Jika orang kedua ini terbiasa memilih berpikir seperti itu, dengan sendirinya ia akan terkategori ke kelompok manusia dengan pikiran positif. Sama-sama kita ketahui, hal positif hanya akan menarik hal positif pula, begitupun sebaliknya.
Seseorang kecanduan merokok. Ingin berhenti tapi tak bisa. Berbagai usaha sudah dilakukan, namun tetap saja gagal. Vonis penyakit paru tak menghalanginya dari menyukai rokok. Lantas apanya yang salah dengan pecandu berat ini?
Si pecandu ini sudah tak adil sejak dalam pikirannya. Ia berusaha menjauhkan diri dari rokok tapi tetap merokok. Hal ini karena ia tak memilih pikiran yang tepat, berkutat dengan pilihan pikiran lama. Tidak ‘menggaris bawahi’ bahwa rokok itu jahat/buruk di otaknya. Maka solusinya ialah dengan mengganti pikiran lama dengan pengertian baru akan buruknya rokok. Ia harus ‘menjejali’ otaknya dengan pikiran merokok itu buruk. Pilihan pikiran baru yang kuat akan merombak total pengertian lama, yang lantas menghadirkan sikap baru.
Seseorang yang cacat (lumpuh), bercita-cita mendaki gunung. Seluruh dunia menertawai ide mustahilnya. Namun ia tetap memilih pikiran bahwa ia bisa mendaki gunung. Garis kehidupan menggiringnya pada rentetan takdir akan ide tersebut.
Singkat kata, ia berhasil membuktikan bahwa ia mampu. Merubah hal mustahil menjadi lumrah. Ia sanggup mendaki gunung.

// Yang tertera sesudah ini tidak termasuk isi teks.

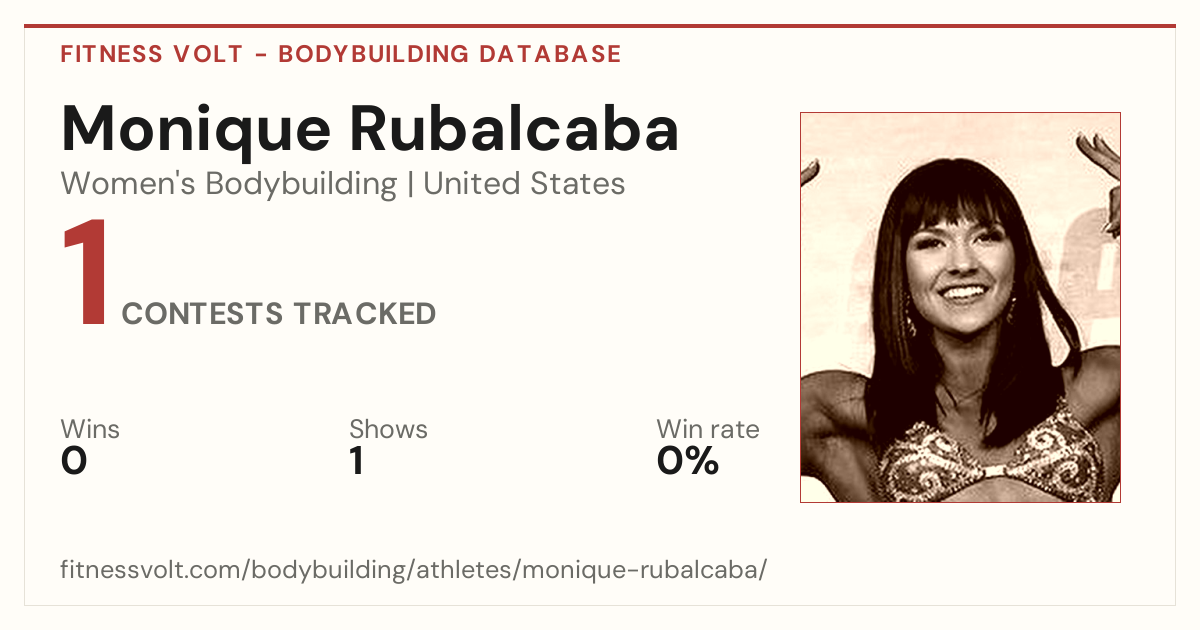 FITNESS VOLT - BODYBUILDING DATABASE

Monique Rubalcaba

Women's Bodybuilding | United States

1 CONTESTS TRACKED

Wins
0

Shows
1

Win rate
0%

fitnessvolt.com/bodybuilding/athletes/monique-rubalcaba/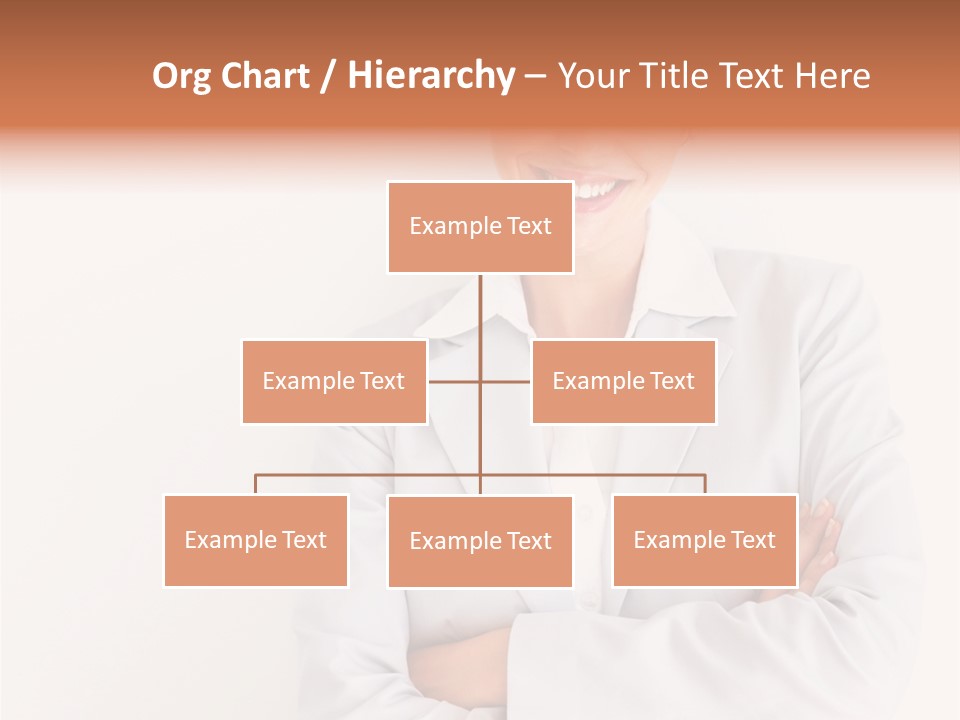 Org Chart / Hierarchy – Your Title Text Here

Example Text

Example Text

Example Text

Example Text

Example Text

Example Text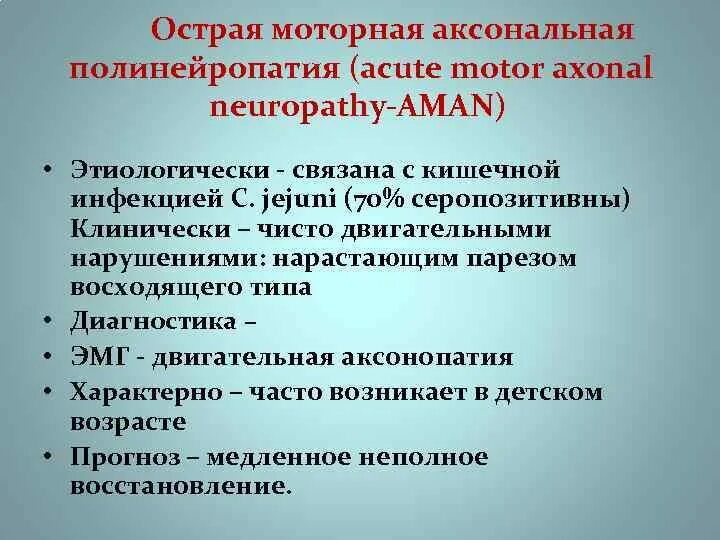 Острая моторная аксональная полинейропатия (acute motor axonal neuropathy-AMAN)

• Этиологически - связана с кишечной инфекцией C. jejuni (70% серопозитивны) Клинически – чисто двигательными нарушениями: нарастающим парезом восходящего типа
• Диагностика –
• ЭМГ - двигательная аксонопатия
• Характерно – часто возникает в детском возрасте
• Прогноз – медленное неполное восстановление.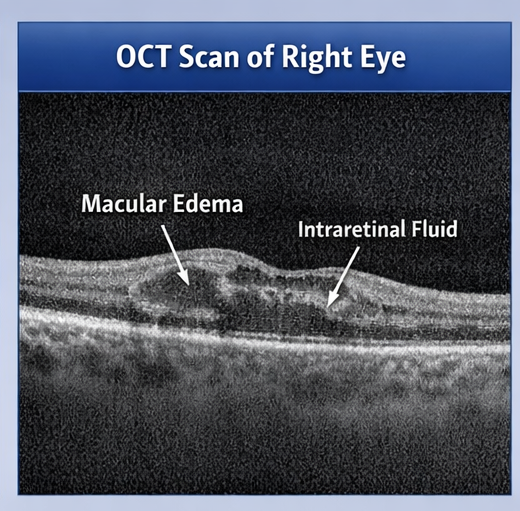 OCT Scan of Right Eye

Macular Edema

Intraretinal Fluid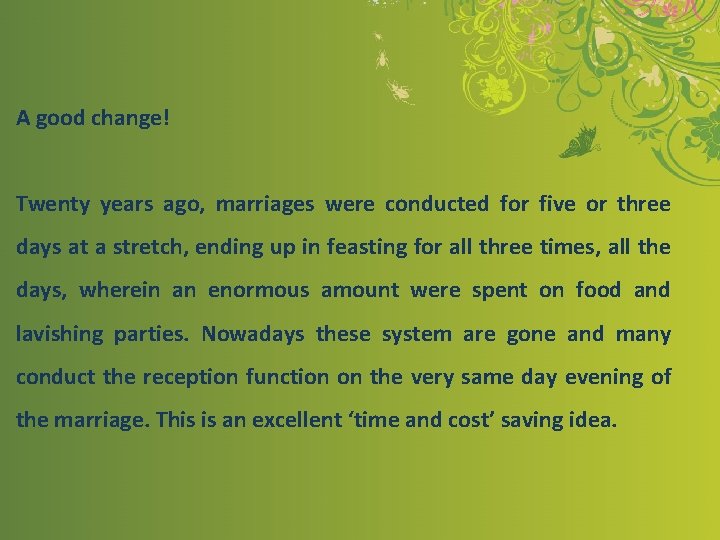 A good change!

Twenty years ago, marriages were conducted for five or three days at a stretch, ending up in feasting for all three times, all the days, wherein an enormous amount were spent on food and lavishing parties. Nowadays these system are gone and many conduct the reception function on the very same day evening of the marriage. This is an excellent ‘time and cost’ saving idea.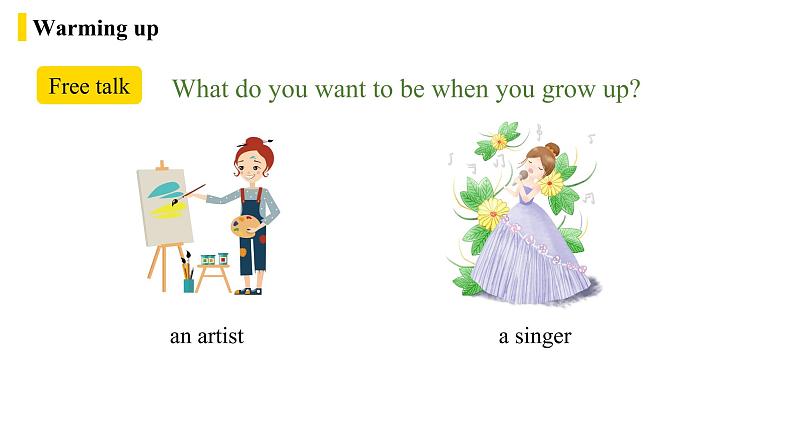 Warming up

Free talk

What do you want to be when you grow up?

an artist

a singer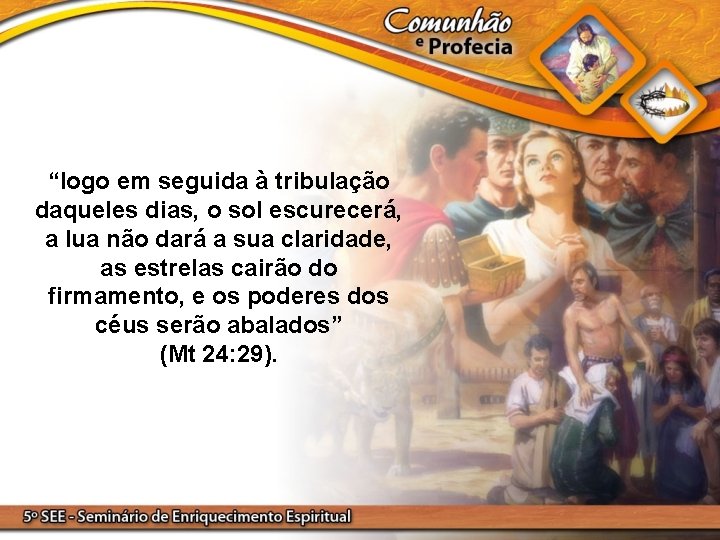 Comunhão e Profecia

“logo em seguida à tribulação daqueles dias, o sol escurecerá, a lua não dará a sua claridade, as estrelas cairão do firmamento, e os poderes dos céus serão abalados” (Mt 24:29).

5º SEE - Seminário de Enriquecimento Espiritual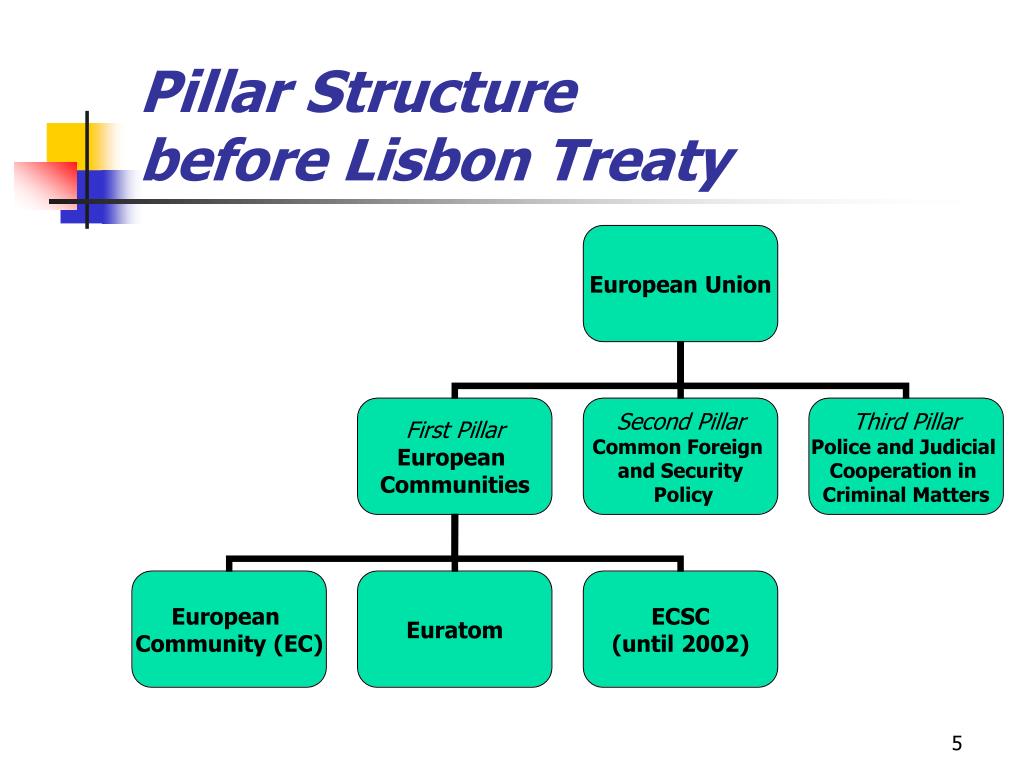 Pillar Structure before Lisbon Treaty

European Union

First Pillar
European Communities

Second Pillar
Common Foreign and Security Policy

Third Pillar
Police and Judicial Cooperation in Criminal Matters

European Community (EC)

Euratom

ECSC
(until 2002)

5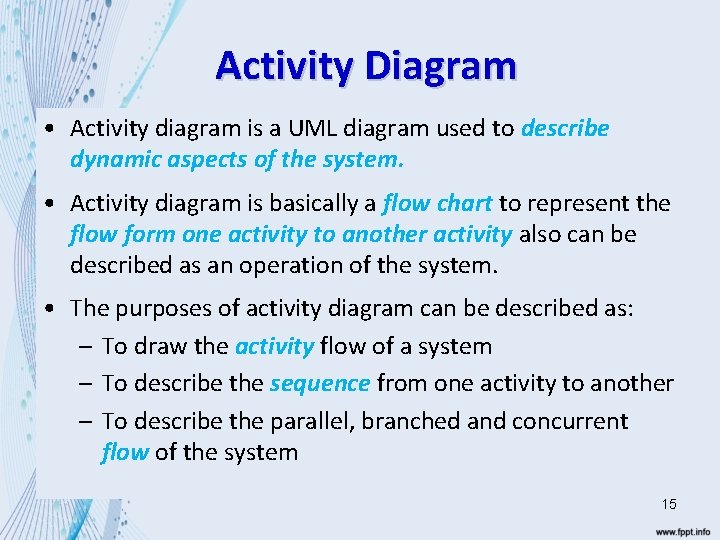 Activity Diagram

• Activity diagram is a UML diagram used to describe dynamic aspects of the system.

• Activity diagram is basically a flow chart to represent the flow form one activity to another activity also can be described as an operation of the system.

• The purposes of activity diagram can be described as:
– To draw the activity flow of a system
– To describe the sequence from one activity to another
– To describe the parallel, branched and concurrent flow of the system

15

www.fppt.info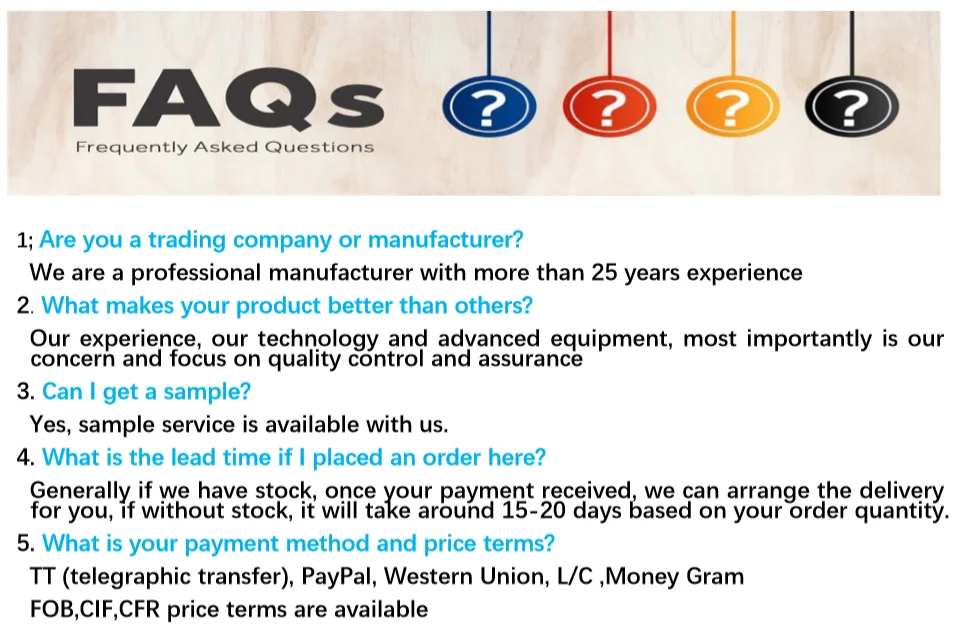 FAQs
Frequently Asked Questions

?
?
?
?

1; Are you a trading company or manufacturer?
We are a professional manufacturer with more than 25 years experience

2. What makes your product better than others?
Our experience, our technology and advanced equipment, most importantly is our concern and focus on quality control and assurance

3. Can I get a sample?
Yes, sample service is available with us.

4. What is the lead time if I placed an order here?
Generally if we have stock, once your payment received, we can arrange the delivery for you, if without stock, it will take around 15-20 days based on your order quantity.

5. What is your payment method and price terms?
TT (telegraphic transfer), PayPal, Western Union, L/C ,Money Gram
FOB,CIF,CFR price terms are available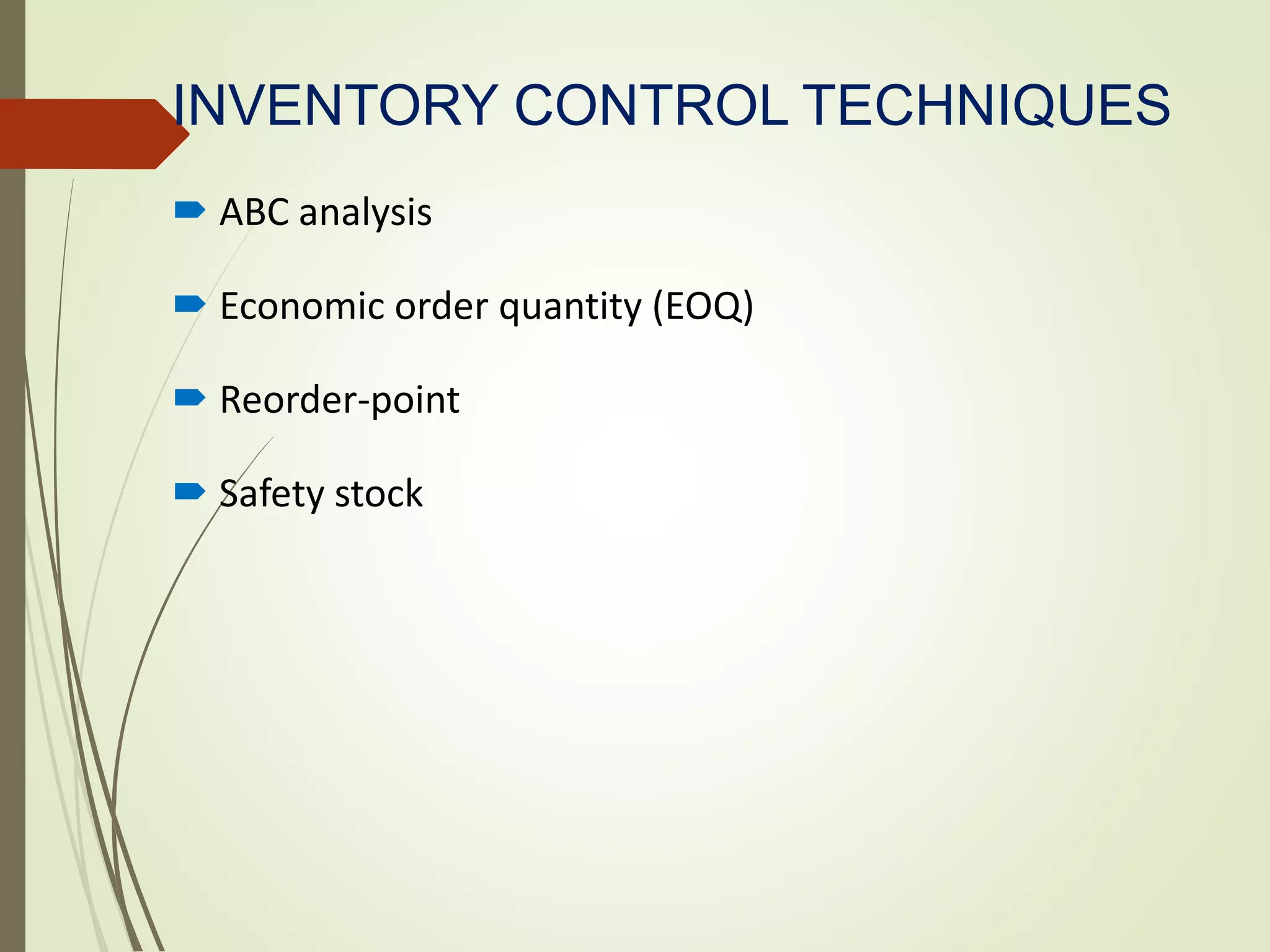 INVENTORY CONTROL TECHNIQUES

ABC analysis

Economic order quantity (EOQ)

Reorder-point

Safety stock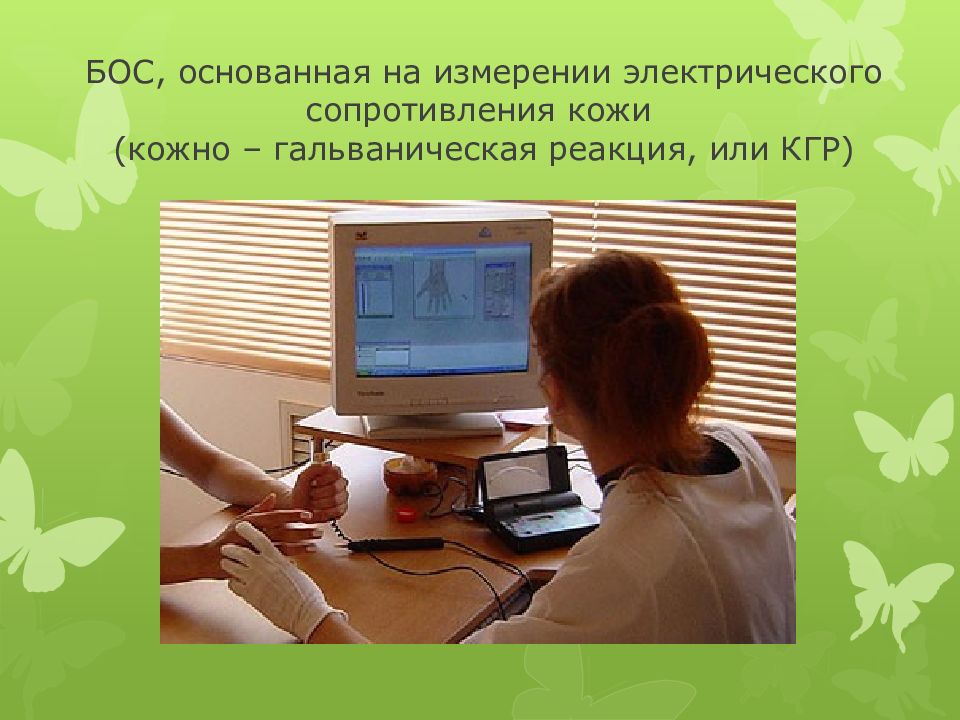 БОС, основанная на измерении электрического сопротивления кожи
(кожно – гальваническая реакция, или КГР)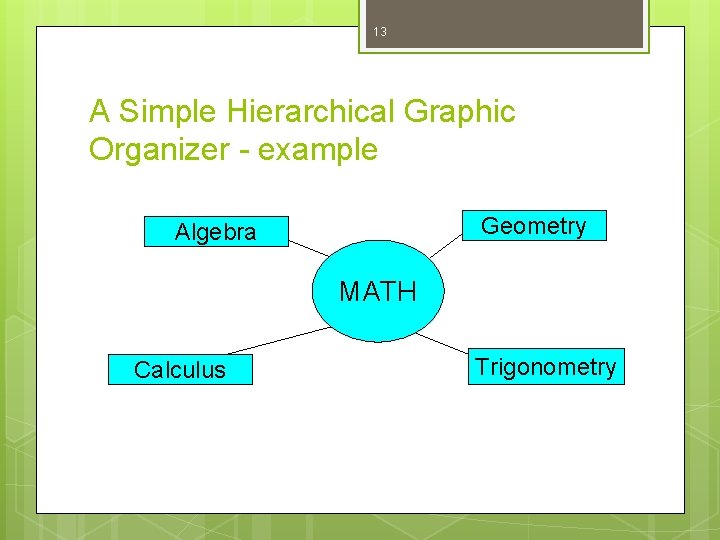 13

A Simple Hierarchical Graphic Organizer - example

Algebra

Geometry

MATH

Calculus

Trigonometry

Banyak kisah-kisah tak masuk akal hadir di dunia ini. Lantas apa sebenarnya yang terjadi? Kenapa harus sudah adil sejak dalam pikiran? Kenapa harus memilih berpikir positif?
Penting sekali untuk kita ketahui, sebagai usaha mengenali diri, bagaimana sebenarnya proses sebuah pikiran itu lahir.
Berikut kronologi berpikir manusia :
Pikiran ----> fokus/konsentrasi ----> perasaan ----> sikap ----> hasil
Pada kasus perokok berat di atas, jika ia mengambil pikiran bahwa rokok itu jahat/buruk, maka fokus/konsentrasi otaknya akan bekerja di seputar itu juga. Otak akan merecall file-file dari gudang memori yang menunjang pikiran bahwa rokok itu jahat/buruk. Otaknya akan memunculkan pengertian bahwa rokok itu buruk bagi kesehatan, bagi ekonomi, karir, bagi lingkungan sekitar. Lalu menjalar hingga melibatkan perasaan. Timbul perasaan tak enak akan rokok, merokok jadi tak senyaman biasanya. Lalu lahirkan sikap yang kemudian melahirkan hasil, memutuskan mnjauhi rokok.
Ada kendali otomatis dalam diri manusia terhadap sesuatu yang dianggapnya berbahaya. Dan kendali tersebut tergantung pada pikiran yang dipilih.